Written request:
The records that follow are to be transcribed in full, without their images.

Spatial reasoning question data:
☆ ☆ ☆ ☆
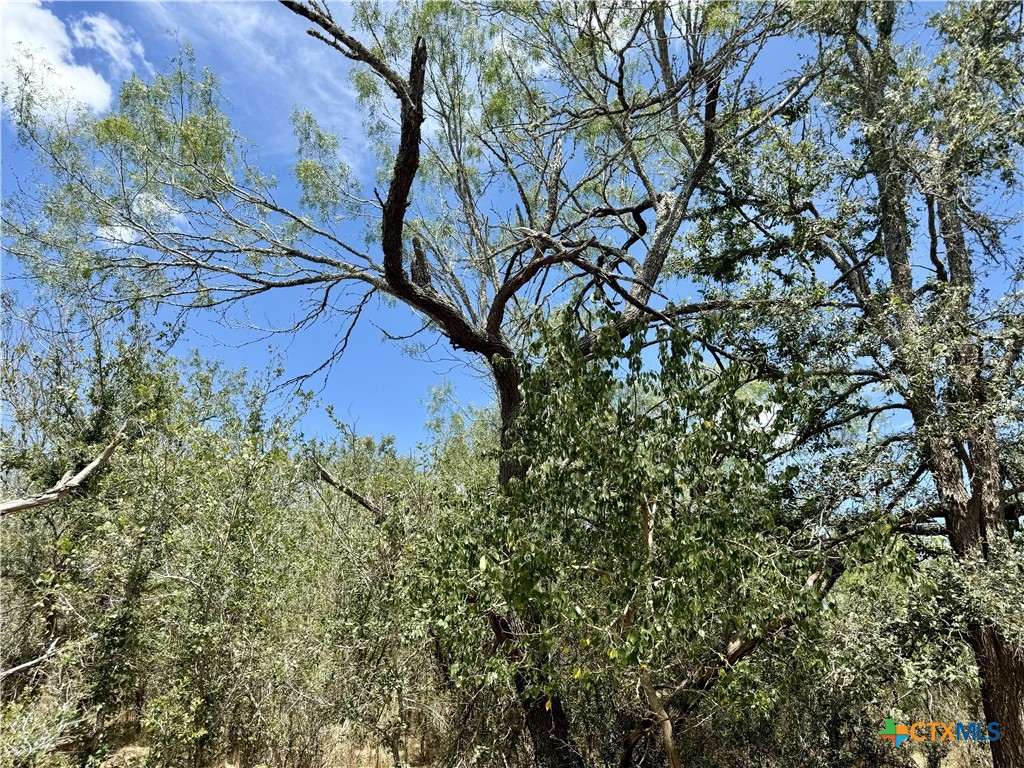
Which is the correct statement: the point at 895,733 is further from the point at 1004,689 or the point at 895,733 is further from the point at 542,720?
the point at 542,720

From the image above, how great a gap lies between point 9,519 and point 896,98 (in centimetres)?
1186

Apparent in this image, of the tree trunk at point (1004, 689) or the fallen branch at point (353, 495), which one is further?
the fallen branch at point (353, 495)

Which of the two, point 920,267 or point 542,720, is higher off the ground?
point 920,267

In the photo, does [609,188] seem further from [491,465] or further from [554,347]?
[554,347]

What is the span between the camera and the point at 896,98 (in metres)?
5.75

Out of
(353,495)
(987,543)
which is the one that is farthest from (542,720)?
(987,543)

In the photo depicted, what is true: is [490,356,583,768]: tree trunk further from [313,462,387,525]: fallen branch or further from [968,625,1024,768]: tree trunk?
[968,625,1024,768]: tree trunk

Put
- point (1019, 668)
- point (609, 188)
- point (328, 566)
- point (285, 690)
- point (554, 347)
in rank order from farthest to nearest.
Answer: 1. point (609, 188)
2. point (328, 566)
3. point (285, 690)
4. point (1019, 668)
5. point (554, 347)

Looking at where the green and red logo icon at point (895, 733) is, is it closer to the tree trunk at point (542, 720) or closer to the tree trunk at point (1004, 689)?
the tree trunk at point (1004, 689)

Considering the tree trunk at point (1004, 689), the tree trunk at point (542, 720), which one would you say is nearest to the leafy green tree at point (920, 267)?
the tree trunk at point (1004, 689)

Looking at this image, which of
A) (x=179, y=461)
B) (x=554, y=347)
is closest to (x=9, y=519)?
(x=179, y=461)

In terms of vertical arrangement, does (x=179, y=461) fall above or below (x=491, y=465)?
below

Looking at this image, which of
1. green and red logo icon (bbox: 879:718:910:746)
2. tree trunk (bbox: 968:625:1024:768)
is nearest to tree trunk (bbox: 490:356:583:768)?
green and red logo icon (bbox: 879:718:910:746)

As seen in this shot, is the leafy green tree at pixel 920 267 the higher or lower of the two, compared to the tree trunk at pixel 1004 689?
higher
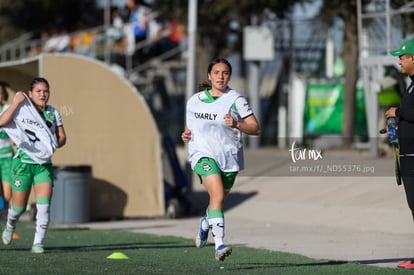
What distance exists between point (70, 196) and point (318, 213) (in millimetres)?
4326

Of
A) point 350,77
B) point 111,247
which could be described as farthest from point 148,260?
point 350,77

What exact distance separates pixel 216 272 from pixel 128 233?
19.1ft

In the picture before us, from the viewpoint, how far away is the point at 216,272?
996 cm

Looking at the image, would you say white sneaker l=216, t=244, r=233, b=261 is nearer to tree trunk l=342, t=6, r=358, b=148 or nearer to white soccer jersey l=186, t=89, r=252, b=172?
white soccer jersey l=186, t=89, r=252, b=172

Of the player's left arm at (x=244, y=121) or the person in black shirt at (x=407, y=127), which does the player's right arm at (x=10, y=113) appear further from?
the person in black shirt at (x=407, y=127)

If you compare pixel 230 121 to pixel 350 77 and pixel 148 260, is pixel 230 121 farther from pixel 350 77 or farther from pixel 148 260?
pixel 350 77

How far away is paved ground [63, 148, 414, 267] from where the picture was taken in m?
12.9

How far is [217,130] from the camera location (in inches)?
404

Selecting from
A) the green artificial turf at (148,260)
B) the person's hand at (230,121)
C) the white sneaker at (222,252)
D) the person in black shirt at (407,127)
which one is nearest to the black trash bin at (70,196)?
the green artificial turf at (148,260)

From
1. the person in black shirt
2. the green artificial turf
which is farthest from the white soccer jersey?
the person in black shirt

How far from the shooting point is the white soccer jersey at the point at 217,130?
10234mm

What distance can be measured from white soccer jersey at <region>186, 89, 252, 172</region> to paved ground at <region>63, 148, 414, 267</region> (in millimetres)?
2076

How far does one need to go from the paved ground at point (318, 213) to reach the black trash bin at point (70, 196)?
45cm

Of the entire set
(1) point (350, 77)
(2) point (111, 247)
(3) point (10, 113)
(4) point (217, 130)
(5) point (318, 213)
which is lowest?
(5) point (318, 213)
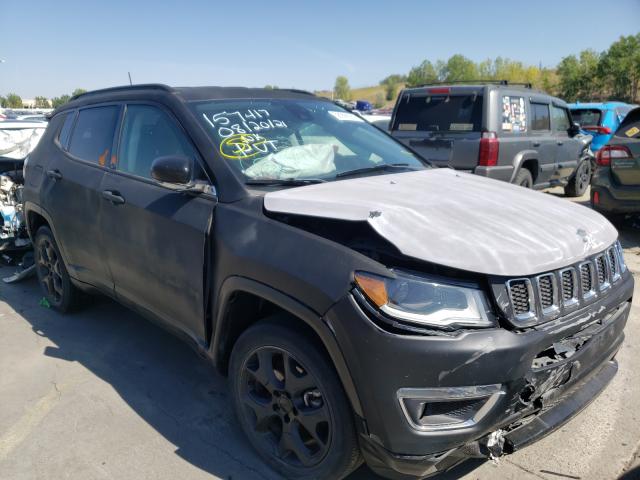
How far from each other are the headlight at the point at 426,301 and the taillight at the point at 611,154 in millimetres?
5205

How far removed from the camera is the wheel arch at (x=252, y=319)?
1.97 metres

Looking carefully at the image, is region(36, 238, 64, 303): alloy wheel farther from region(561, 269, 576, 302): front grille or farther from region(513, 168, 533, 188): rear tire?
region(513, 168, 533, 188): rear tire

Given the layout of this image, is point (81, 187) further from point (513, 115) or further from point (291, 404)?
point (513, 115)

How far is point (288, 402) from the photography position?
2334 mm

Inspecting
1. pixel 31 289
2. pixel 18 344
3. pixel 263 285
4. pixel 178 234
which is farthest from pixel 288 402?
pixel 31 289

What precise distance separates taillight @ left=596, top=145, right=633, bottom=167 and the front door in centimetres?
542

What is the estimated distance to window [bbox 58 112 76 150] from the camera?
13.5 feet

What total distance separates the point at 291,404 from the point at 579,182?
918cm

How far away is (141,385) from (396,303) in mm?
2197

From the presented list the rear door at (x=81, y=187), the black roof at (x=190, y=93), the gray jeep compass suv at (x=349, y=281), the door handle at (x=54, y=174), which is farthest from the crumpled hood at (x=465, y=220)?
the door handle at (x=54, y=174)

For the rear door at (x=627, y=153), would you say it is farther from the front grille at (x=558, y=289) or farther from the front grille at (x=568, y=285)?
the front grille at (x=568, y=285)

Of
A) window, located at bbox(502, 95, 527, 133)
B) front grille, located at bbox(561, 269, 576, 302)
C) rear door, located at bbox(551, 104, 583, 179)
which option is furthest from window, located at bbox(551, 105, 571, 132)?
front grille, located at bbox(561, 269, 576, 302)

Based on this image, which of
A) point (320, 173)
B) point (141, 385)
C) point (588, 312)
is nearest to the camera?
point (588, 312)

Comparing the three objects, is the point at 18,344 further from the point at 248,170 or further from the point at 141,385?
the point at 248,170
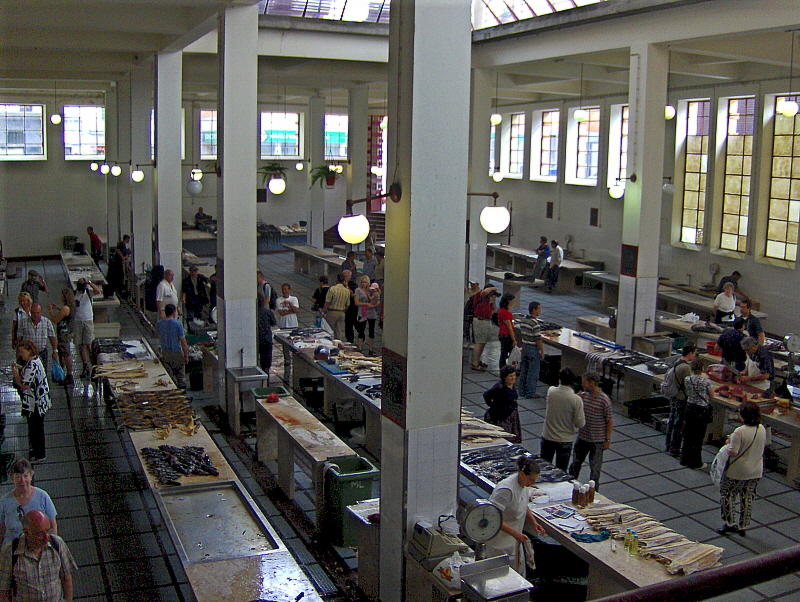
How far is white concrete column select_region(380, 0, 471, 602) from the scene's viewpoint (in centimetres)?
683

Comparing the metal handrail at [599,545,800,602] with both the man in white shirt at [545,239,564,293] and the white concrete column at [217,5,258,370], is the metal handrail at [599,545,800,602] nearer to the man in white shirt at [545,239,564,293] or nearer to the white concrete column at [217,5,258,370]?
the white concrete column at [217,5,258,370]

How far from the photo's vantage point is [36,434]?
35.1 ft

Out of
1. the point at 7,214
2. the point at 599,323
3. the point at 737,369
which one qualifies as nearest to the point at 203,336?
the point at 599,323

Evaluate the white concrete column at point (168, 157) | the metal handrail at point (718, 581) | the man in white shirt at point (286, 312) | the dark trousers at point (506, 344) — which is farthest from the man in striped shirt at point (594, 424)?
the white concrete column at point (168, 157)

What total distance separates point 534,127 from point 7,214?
☆ ☆ ☆ ☆
The answer:
Which is the correct statement: the point at 895,733 is further from the point at 1004,689 or the point at 895,733 is further from the point at 542,720?
the point at 542,720

From the image above, how great a gap lies between point 9,519 and point 896,98 (in centimetres)?
1186

Apparent in this image, of the tree trunk at point (1004, 689) or the fallen branch at point (353, 495), which one is further?
the fallen branch at point (353, 495)

Which of the two, point 920,267 or point 542,720, is higher off the ground?
point 920,267

In the photo, does [609,188] seem further from [491,465] or further from [554,347]?
[554,347]

What is the span between the camera and the point at 896,98 (in metres)?
5.75

Out of
(353,495)
(987,543)
which is the one that is farthest from (542,720)?
(987,543)

In the photo depicted, what is true: is [490,356,583,768]: tree trunk further from [313,462,387,525]: fallen branch or further from [968,625,1024,768]: tree trunk?
[968,625,1024,768]: tree trunk

Put
- point (1019, 668)
- point (609, 188)
- point (328, 566)
- point (285, 690)
- point (554, 347)
in rank order from farthest to nearest.
Answer: 1. point (609, 188)
2. point (328, 566)
3. point (285, 690)
4. point (1019, 668)
5. point (554, 347)

Looking at where the green and red logo icon at point (895, 733) is, is it closer to the tree trunk at point (542, 720) or closer to the tree trunk at point (1004, 689)?
the tree trunk at point (1004, 689)

Considering the tree trunk at point (1004, 689), the tree trunk at point (542, 720), which one would you say is nearest to the leafy green tree at point (920, 267)?
the tree trunk at point (1004, 689)

Looking at this image, which of
A) (x=179, y=461)
B) (x=554, y=347)
is closest to (x=9, y=519)?
(x=179, y=461)

In terms of vertical arrangement, does (x=179, y=461) fall above or below (x=491, y=465)?
below

Looking at this image, which of
1. green and red logo icon (bbox: 879:718:910:746)
2. tree trunk (bbox: 968:625:1024:768)
is nearest to tree trunk (bbox: 490:356:583:768)?
green and red logo icon (bbox: 879:718:910:746)

As seen in this shot, is the leafy green tree at pixel 920 267 the higher or lower of the two, compared to the tree trunk at pixel 1004 689?
higher
What distance exists between point (70, 196) and point (318, 213) (in millimetres)?
4326

Of
A) point 350,77
B) point 111,247
which could be described as farthest from point 148,260?
point 350,77

What exact distance separates pixel 216 272 from pixel 128 233?
19.1ft

In the picture before us, from the viewpoint, how far away is the point at 216,272?
996 cm

Looking at the image, would you say white sneaker l=216, t=244, r=233, b=261 is nearer to tree trunk l=342, t=6, r=358, b=148 or nearer to white soccer jersey l=186, t=89, r=252, b=172?
white soccer jersey l=186, t=89, r=252, b=172

Of the player's left arm at (x=244, y=121) or the person in black shirt at (x=407, y=127), which does the player's right arm at (x=10, y=113) appear further from?
the person in black shirt at (x=407, y=127)

If you compare pixel 230 121 to pixel 350 77 and pixel 148 260, is pixel 230 121 farther from pixel 350 77 or farther from pixel 148 260?
pixel 350 77

How far away is paved ground [63, 148, 414, 267] from where the picture was taken in m?
12.9

How far is [217,130] from the camera location (in inches)?
404

Selecting from
A) the green artificial turf at (148,260)
B) the person's hand at (230,121)
C) the white sneaker at (222,252)
D) the person in black shirt at (407,127)
which one is nearest to the black trash bin at (70,196)?
the green artificial turf at (148,260)

From
1. the person in black shirt
2. the green artificial turf
which is farthest from the white soccer jersey?
the person in black shirt

How far from the shooting point is the white soccer jersey at the point at 217,130?
10234mm

What distance can be measured from white soccer jersey at <region>186, 89, 252, 172</region> to paved ground at <region>63, 148, 414, 267</region> (in millimetres)?
2076

How far does one need to go from the paved ground at point (318, 213) to reach the black trash bin at point (70, 196)?
45cm

Of the entire set
(1) point (350, 77)
(2) point (111, 247)
(3) point (10, 113)
(4) point (217, 130)
(5) point (318, 213)
which is lowest?
(5) point (318, 213)
How far from each other are the headlight at the point at 426,301 and the taillight at the point at 611,154 in millimetres?
5205

How far removed from the camera is the wheel arch at (x=252, y=319)?
1.97 metres

Looking carefully at the image, is region(36, 238, 64, 303): alloy wheel farther from region(561, 269, 576, 302): front grille or farther from region(513, 168, 533, 188): rear tire?
region(513, 168, 533, 188): rear tire

Given the layout of this image, is point (81, 187) further from point (513, 115) or further from point (291, 404)?
point (513, 115)

How far is point (288, 402) from the photography position?
2334 mm

Inspecting
1. pixel 31 289
2. pixel 18 344
3. pixel 263 285
4. pixel 178 234
which is farthest from pixel 288 402?
pixel 31 289

What precise distance separates taillight @ left=596, top=145, right=633, bottom=167 and the front door in centimetres?
542

What is the estimated distance to window [bbox 58 112 76 150] from the camera?
13.5 feet

What total distance separates the point at 291,404 from the point at 579,182?
918cm

How far away is (141,385) from (396,303) in mm?
2197

From the presented list the rear door at (x=81, y=187), the black roof at (x=190, y=93), the gray jeep compass suv at (x=349, y=281), the door handle at (x=54, y=174), which is farthest from the crumpled hood at (x=465, y=220)?
the door handle at (x=54, y=174)

For the rear door at (x=627, y=153), would you say it is farther from the front grille at (x=558, y=289) or farther from the front grille at (x=568, y=285)?
the front grille at (x=568, y=285)

Of
A) window, located at bbox(502, 95, 527, 133)
B) front grille, located at bbox(561, 269, 576, 302)
C) rear door, located at bbox(551, 104, 583, 179)
which option is furthest from window, located at bbox(551, 105, 571, 132)?
front grille, located at bbox(561, 269, 576, 302)

Based on this image, which of
A) point (320, 173)
B) point (141, 385)
C) point (588, 312)
is nearest to the camera?
point (588, 312)

Comparing the three objects, is the point at 18,344 further from the point at 248,170 or further from the point at 141,385?
the point at 248,170
How far is white concrete column select_region(380, 0, 471, 602) from the scene's viewpoint (in centimetres)?
683

Comparing the metal handrail at [599,545,800,602] with both the man in white shirt at [545,239,564,293] and the white concrete column at [217,5,258,370], is the metal handrail at [599,545,800,602] nearer to the man in white shirt at [545,239,564,293] or nearer to the white concrete column at [217,5,258,370]?
the white concrete column at [217,5,258,370]

How far from the photo's vantage point is [36,434]?
35.1 ft

Out of
1. the point at 7,214
2. the point at 599,323
3. the point at 737,369
which one qualifies as nearest to the point at 203,336?
the point at 599,323

Evaluate the white concrete column at point (168, 157) | the metal handrail at point (718, 581) | the man in white shirt at point (286, 312) | the dark trousers at point (506, 344) — which is farthest from the man in striped shirt at point (594, 424)?
the white concrete column at point (168, 157)

What total distance separates point 534,127 from point 7,214?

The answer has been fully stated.